# Brano

__________________________________________________

Parole dirompenti che tuttavia hanno avuto l’effetto dell’acqua sul marmo. Qualche reazione di maniera ed avanti come prima, come se niente fosse. Sminuendo la portata della denuncia di un protagonista di una stagione giudiziaria in cui la magistratura ha espresso, a Milano come a Palermo, il massimo dell’autonomia e indipendenza applicate alle indagini, che per la prima volta osarono colpire gli “intoccabili”.

Da allora ad oggi un assedio continuo al principio della separazione dei poteri, per ricondurre la magistratura entro gli argini, asservita o quanto meno addomesticata. Anni di lunga resistenza, ma alla fine l’assedio ha fatto breccia e si è entrati nella cittadella giudiziaria, seppur in modo meno eclatante di come avrebbero voluto i pasdaran dell’impunità, Berlusconi in testa. Senza razzie e saccheggi, ma ottenendo una diffusa omologazione, specie nei capi degli uffici giudiziari, verso il modello di magistrato preferito dalla politica. Ed è perciò prevalso un inquietante conformismo giudiziario, ossequioso nei confronti del potere, e caratterizzato dal doppiopesismo valutativo, forte coi deboli ed indulgente coi potenti.

Il modello vincente, che ottiene facilmente titoli di prima pagina e consensi istituzionali che svolgono tappeti rossi in favore di luminose carriere, usa la mano pesante con l’imputato corrispondente al cliché del colpevole, da Riina a Carminati, ed invece la prudente mano di velluto quando si toccano i “potenti dell’impunità”, vale a dire politici e colletti bianchi esponenti di quella classe dirigente criminale che tiene in pugno da decenni la cosa pubblica nel nostro Paese. Una classe dirigente che non si è fatta scrupolo di ricorrere a omicidi, depistaggi e stragi per mantenere lo status quo, servendosi all’occorrenza di mafia e di apparati istituzionali deviati per attuare svariate forme di neutralizzazione dei “disobbedienti”.

Chi non si piega e non si allinea, una volta eliminato fisicamente, oggi viene isolato e denigrato. È successo in passato a Palermo ai magistrati che non si allinearono ed osarono processare e far dichiarare colpevoli personaggi del calibro di Dell’Utri, Andreotti e Contrada, e poi ad avviare indagini sui “Sistemi Criminali” e sulla trattativa Stato-mafia. Succede oggi a Nino Di Matteo, finalmente nominato alla DNA ove si spera gli venga consentito di occuparsi delle vicende che il partito dell’impunità non vorrebbe si occupasse. Ed è successo a Federico Cafiero de Raho, cui il Csm ha negato la guida della procura di Napoli, nonostante i titoli e la maggiore esperienza sul campo rispetto al suo concorrente, Giovanni Melillo, evidentemente considerato più affidabile dal mondo politico, avendo per anni prestato i suoi servigi prima presso gli uffici del Quirinale e poi presso il Gabinetto del ministro della Giustizia. Non è un caso che tutti i membri del Csm di nomina politica, fatta eccezione per quello scelto dal M5S, hanno votato contro Cafiero de Raho, ovviamente considerato magistrato non in linea con il “nuovo corso”, dal momento che è lo stesso capufficio che a Reggio Calabria ha consentito indagini come quella sulla ’ndrangheta stragista e sul sistema criminale integrato di mafie, servizi deviati, massoneria e destra eversiva che nei primi anni 90 provò ad organizzare un golpe salvo poi accordarsi con Berlusconi, futuro padre della Patria nel governo Renzusconi.

__________________________________________________

# Esercizi
**A.** Nel brano, a chi il Csm ha negato la guida della procura di Napoli?
**B.** Riporta il brano dalle parole "Da allora ad" fino alle parole "indulgente coi potenti." comprese.
Le voci non servono per svolgere gli esercizi.

# Voci fornite

__________________________________________________

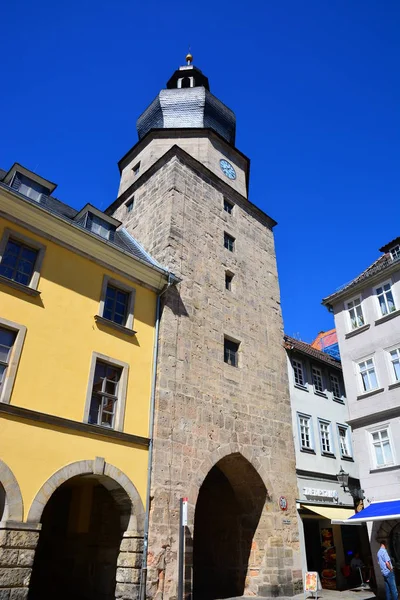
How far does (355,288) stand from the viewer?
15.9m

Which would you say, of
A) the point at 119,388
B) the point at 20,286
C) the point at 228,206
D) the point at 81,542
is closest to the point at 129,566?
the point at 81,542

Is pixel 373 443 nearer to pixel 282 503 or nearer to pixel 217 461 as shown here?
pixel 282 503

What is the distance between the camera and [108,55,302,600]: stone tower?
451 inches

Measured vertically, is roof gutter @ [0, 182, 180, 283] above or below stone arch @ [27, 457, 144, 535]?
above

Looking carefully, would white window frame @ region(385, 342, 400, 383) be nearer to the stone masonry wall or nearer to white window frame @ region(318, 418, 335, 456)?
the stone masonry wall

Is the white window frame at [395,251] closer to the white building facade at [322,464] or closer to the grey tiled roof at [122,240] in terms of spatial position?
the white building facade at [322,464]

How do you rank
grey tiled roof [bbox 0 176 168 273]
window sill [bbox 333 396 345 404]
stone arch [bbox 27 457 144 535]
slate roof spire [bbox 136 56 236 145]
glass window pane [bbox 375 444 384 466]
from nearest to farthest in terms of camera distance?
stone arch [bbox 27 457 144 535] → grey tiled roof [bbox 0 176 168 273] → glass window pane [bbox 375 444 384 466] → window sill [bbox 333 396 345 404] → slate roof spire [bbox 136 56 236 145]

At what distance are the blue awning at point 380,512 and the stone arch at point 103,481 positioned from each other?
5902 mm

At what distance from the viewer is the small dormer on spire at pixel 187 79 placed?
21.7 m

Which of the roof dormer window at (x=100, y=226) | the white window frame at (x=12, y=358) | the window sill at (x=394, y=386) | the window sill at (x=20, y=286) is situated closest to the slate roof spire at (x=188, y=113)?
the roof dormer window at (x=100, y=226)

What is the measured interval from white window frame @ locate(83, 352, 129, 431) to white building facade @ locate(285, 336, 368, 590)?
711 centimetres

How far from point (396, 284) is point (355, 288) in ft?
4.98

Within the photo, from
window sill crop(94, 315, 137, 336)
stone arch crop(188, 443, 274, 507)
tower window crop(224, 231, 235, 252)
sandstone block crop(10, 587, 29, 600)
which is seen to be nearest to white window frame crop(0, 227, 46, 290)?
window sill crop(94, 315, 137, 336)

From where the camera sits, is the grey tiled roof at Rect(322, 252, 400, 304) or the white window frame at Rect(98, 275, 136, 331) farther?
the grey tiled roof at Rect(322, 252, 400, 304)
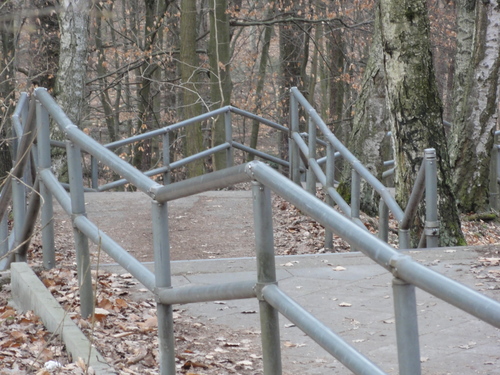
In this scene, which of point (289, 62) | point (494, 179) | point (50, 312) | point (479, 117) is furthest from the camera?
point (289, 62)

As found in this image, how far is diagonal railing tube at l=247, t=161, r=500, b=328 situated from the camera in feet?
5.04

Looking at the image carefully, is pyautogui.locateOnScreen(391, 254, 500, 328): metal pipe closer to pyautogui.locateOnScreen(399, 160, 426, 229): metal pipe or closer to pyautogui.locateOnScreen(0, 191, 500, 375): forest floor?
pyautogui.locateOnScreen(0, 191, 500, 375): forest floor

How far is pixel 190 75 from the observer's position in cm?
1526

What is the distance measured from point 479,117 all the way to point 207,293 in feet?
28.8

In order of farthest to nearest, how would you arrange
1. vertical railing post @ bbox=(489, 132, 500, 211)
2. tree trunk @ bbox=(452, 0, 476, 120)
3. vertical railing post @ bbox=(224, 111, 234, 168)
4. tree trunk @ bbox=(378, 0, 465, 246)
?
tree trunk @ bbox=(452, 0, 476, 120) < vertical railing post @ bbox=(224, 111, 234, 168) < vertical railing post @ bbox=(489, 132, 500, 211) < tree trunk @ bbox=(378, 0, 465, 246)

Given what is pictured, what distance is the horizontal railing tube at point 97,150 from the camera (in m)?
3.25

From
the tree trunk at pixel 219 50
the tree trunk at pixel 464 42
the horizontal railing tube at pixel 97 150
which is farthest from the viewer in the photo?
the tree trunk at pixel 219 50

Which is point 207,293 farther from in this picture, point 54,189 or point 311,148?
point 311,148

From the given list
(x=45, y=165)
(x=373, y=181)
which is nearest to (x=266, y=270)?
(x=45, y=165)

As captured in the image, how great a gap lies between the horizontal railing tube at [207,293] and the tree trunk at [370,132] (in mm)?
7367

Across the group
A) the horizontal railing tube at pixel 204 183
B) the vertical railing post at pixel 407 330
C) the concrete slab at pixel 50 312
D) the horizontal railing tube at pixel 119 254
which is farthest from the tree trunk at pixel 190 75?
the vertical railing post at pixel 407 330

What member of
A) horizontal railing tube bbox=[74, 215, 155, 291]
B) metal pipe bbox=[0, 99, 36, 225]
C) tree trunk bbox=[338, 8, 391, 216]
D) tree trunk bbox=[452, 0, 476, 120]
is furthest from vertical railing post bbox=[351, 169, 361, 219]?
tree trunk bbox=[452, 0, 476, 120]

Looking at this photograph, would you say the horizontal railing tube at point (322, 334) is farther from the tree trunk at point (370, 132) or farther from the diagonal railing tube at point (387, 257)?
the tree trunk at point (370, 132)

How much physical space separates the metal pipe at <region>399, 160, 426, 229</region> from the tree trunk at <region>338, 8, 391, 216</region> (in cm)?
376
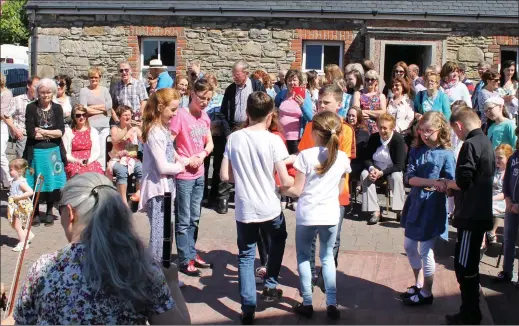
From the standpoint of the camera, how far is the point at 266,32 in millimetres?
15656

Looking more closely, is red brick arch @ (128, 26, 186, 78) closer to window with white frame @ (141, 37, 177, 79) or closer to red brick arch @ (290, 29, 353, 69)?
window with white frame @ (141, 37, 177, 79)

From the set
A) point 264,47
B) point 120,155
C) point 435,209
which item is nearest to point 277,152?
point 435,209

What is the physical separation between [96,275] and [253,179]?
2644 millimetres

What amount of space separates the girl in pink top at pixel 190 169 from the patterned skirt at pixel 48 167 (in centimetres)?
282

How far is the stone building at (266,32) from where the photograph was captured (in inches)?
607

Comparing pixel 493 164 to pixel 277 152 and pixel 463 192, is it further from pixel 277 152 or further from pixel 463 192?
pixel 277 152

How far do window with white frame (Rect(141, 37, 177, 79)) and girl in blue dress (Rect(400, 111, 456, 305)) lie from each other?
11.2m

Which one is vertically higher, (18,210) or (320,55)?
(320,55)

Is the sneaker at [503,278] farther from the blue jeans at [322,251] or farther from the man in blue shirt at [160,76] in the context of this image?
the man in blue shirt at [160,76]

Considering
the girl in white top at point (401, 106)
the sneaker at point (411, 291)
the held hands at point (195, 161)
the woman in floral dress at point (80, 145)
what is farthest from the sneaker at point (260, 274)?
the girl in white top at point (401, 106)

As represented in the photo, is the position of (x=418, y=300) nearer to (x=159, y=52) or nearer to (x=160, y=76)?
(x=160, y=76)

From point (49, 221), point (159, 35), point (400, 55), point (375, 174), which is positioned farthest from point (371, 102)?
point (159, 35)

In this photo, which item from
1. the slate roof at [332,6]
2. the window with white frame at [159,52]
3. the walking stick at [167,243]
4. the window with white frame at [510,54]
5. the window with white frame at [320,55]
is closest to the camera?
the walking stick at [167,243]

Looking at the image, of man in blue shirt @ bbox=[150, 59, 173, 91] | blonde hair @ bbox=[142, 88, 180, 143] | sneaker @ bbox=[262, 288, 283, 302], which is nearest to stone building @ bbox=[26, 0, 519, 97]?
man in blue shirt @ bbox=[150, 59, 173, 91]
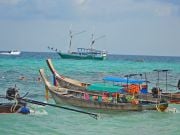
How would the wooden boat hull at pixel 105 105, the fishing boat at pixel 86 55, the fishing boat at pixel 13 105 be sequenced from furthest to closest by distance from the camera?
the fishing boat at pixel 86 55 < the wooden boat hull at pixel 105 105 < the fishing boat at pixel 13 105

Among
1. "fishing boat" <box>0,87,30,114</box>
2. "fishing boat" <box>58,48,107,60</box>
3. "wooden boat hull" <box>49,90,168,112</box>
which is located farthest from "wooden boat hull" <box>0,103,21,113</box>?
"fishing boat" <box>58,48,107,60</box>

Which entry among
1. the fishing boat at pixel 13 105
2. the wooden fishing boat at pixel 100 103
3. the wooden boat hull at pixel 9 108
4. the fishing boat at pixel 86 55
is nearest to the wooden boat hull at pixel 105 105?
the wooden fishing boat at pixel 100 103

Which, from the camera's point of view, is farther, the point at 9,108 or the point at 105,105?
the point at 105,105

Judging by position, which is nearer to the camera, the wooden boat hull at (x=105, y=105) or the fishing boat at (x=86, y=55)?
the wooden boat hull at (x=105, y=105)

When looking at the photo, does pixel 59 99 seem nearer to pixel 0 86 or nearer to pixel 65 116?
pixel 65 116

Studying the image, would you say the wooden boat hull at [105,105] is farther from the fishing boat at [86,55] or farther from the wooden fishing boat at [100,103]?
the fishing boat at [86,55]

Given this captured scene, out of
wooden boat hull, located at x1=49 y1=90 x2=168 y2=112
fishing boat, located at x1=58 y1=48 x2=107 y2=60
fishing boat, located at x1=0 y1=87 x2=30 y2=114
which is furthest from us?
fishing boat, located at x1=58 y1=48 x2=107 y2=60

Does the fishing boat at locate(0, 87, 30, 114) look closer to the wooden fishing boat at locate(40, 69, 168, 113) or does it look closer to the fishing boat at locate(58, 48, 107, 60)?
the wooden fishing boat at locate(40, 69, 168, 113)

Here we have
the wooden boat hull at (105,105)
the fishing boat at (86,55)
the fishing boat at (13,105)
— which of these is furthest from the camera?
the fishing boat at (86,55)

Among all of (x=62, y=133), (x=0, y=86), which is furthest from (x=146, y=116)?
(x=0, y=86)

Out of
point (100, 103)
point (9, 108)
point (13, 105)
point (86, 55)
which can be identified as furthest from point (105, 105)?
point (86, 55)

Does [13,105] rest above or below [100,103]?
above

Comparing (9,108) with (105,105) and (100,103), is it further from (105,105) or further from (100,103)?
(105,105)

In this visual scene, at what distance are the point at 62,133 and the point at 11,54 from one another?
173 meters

__________________________________________________

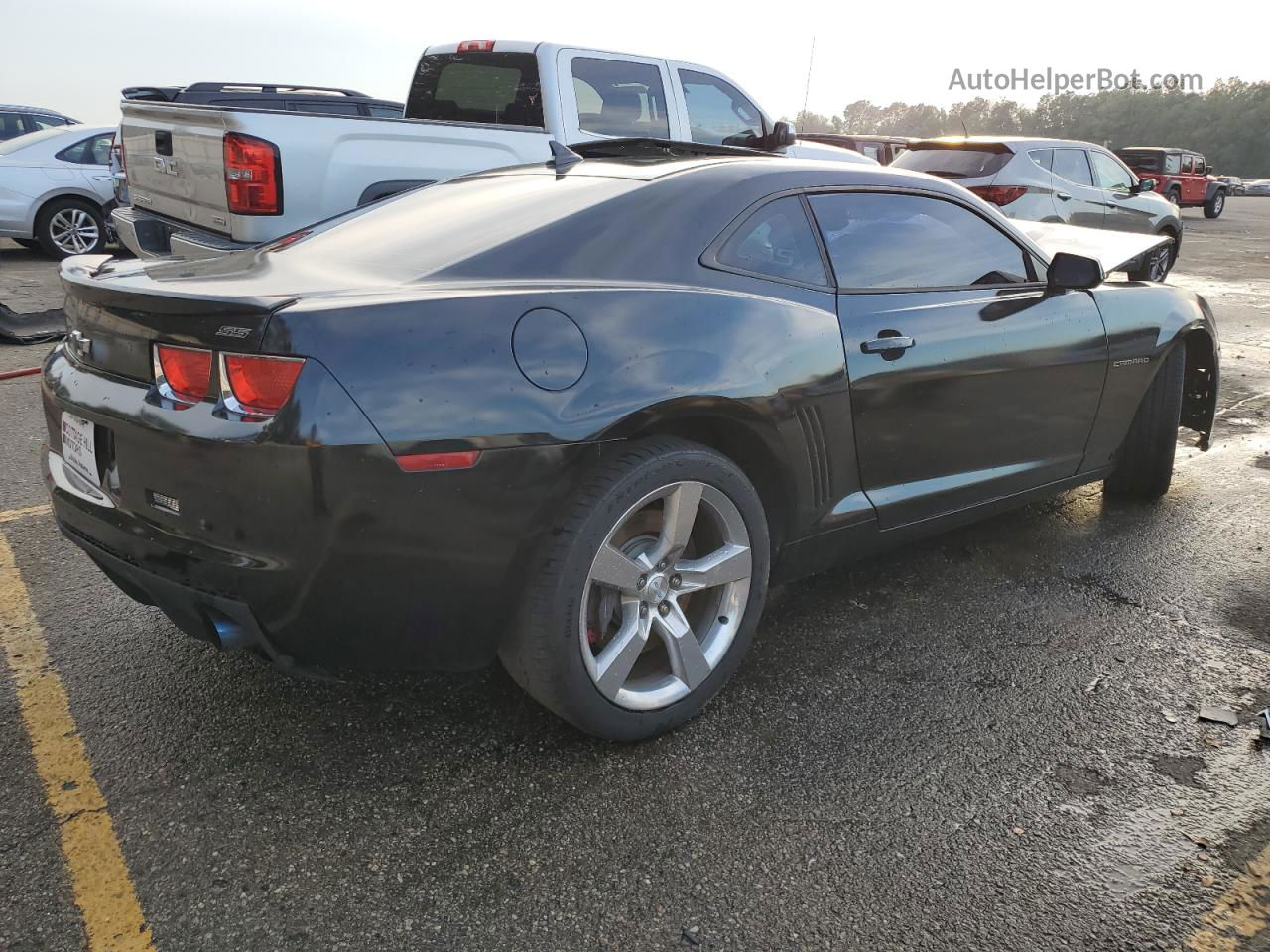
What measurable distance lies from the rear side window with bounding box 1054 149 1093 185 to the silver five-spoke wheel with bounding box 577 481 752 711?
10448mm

__________________________________________________

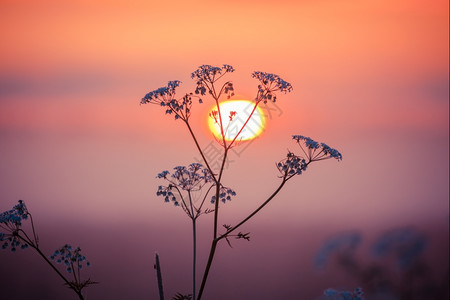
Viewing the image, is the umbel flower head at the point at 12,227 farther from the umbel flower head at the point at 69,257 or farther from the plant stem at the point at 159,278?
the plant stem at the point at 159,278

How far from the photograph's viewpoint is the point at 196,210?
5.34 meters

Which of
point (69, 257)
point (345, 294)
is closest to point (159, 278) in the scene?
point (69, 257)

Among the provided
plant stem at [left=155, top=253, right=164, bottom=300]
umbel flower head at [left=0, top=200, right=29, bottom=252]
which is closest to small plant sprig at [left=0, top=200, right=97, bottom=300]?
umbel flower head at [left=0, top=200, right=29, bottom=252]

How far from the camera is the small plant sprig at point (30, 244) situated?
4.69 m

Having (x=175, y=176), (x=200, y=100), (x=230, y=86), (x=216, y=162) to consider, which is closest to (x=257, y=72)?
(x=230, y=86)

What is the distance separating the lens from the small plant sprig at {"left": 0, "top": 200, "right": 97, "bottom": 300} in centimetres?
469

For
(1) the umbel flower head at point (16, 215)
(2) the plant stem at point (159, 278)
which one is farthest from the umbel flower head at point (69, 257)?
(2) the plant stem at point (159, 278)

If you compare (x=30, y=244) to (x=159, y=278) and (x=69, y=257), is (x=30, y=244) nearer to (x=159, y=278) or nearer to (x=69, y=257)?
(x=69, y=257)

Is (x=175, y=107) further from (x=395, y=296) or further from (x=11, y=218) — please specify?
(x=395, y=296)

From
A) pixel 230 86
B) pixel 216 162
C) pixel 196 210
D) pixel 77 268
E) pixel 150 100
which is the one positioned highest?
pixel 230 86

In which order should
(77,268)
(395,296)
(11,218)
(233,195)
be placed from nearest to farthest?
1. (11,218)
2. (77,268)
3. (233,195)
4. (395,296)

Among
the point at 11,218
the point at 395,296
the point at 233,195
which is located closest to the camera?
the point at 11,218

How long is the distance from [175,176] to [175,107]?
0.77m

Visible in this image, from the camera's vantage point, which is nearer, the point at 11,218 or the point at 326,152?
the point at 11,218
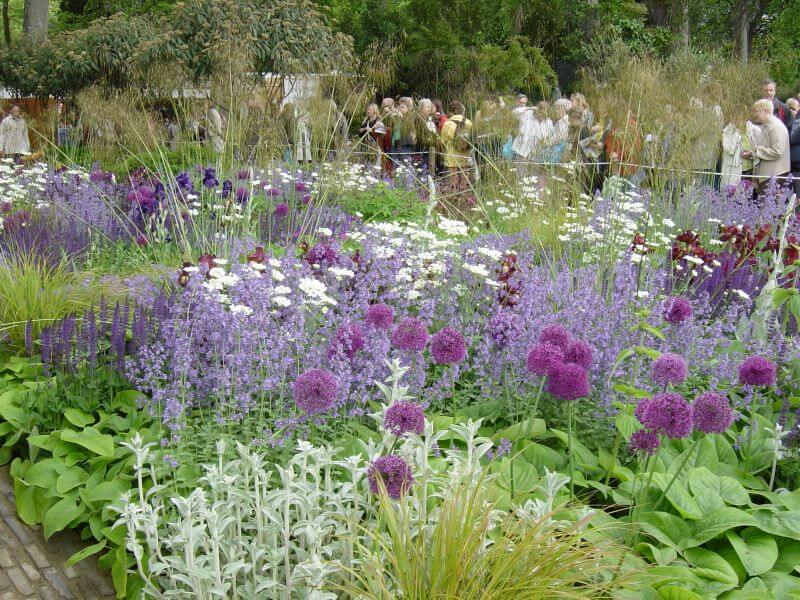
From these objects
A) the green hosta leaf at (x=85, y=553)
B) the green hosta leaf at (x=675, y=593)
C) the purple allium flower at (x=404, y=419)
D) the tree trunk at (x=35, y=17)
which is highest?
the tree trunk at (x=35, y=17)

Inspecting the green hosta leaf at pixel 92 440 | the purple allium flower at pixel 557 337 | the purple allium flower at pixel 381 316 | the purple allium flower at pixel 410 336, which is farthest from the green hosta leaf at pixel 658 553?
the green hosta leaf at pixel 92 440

__________________________________________________

# Soluzioni
**A.** A Federico Cafiero de Raho.

**B.**
Da allora ad oggi un assedio continuo al principio della separazione dei poteri, per ricondurre la magistratura entro gli argini, asservita o quanto meno addomesticata. Anni di lunga resistenza, ma alla fine l’assedio ha fatto breccia e si è entrati nella cittadella giudiziaria, seppur in modo meno eclatante di come avrebbero voluto i pasdaran dell’impunità, Berlusconi in testa. Senza razzie e saccheggi, ma ottenendo una diffusa omologazione, specie nei capi degli uffici giudiziari, verso il modello di magistrato preferito dalla politica. Ed è perciò prevalso un inquietante conformismo giudiziario, ossequioso nei confronti del potere, e caratterizzato dal doppiopesismo valutativo, forte coi deboli ed indulgente coi potenti.